* **Problem requirements**:
Decide whether each statement below agrees with the pipeline excerpt. Answer yes or no for each and quote the excerpt's deciding words. 1. Users must train the model manually before a typical run. 2. The pipeline generates heteroclitic peptides by default. 3. A mirror of the repository is hosted on GitLab.

* **Page excerpt**:
------
If the trained model in Python pickle format is not found in the model directory, then training is done automatically by snakemake. Because training is automated, there is no need to manually train the model for a typical use case.
For advanced usage of the Snakefile, please refer to https://snakemake.readthedocs.io/en/stable/ (e.g., how to override the default option values in the config.yaml, how to limit the computational resources used per task, etc.).
By default, this pipeline also generates the heteroclitic peptides (aka e-mimotopes) of the input peptides of interest. But the generation of heteroclitic peptides consumes a lot of computational resources (e.g., CPU and RAM) and is currently in experimental stage. To prevent the generation of heteroclitic peptides, please either pass the param hetero_editdist=0.5 to the --config arg of snakemake or set hetero_editdist to 0.5 in the config.yaml file.
A mirror of this repository is at https://gitlab.com/cndfeifei/neoheadhunter.git in case you cannot github.
If you have encountered an error with conda, please show us the full error log generated by conda. If you have encountered an error with snakemake, please show us the full stdout and stderr generated by snakemake. Most of the third-party tools that this pipeline uses were not developed by us, so we are not guaranteed to find the root causes of the errors that are specific to these tools.
------
* **Listed records**:
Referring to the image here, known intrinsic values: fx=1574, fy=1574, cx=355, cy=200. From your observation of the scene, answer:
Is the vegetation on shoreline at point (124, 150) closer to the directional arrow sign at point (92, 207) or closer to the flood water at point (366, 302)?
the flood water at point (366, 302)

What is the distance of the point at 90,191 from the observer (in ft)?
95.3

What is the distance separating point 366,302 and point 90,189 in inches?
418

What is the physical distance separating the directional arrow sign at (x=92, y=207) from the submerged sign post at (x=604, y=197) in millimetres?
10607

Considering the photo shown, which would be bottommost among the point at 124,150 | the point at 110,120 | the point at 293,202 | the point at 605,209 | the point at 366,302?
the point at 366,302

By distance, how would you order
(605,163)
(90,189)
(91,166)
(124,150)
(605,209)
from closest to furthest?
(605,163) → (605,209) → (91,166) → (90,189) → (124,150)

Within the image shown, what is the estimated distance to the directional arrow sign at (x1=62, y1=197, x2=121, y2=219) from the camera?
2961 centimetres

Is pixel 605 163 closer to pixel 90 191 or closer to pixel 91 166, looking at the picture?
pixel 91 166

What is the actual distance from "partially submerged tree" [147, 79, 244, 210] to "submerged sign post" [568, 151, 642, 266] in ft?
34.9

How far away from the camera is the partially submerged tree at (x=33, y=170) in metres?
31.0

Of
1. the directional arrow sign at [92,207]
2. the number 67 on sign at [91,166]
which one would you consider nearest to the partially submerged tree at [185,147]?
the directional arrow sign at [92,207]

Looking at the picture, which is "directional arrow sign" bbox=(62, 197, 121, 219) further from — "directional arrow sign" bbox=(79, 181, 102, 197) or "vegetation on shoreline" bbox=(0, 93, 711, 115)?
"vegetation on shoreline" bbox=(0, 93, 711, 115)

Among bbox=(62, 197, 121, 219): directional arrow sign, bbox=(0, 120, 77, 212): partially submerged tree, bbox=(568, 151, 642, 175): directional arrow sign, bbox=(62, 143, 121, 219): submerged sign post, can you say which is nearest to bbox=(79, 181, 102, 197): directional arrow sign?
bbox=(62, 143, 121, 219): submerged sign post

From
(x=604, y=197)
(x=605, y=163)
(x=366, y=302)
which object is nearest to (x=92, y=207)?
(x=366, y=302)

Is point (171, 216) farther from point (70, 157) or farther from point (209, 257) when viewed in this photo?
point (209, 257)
------
* **Response for this exercise**:
1. No: "Because training is automated, there is no need to manually train the model for a typical use case."
2. Yes: "By default, this pipeline also generates the heteroclitic peptides (aka e-mimotopes) of the input peptides of interest."
3. Yes: "A mirror of this repository is at https://gitlab.com/cndfeifei/neoheadhunter.git"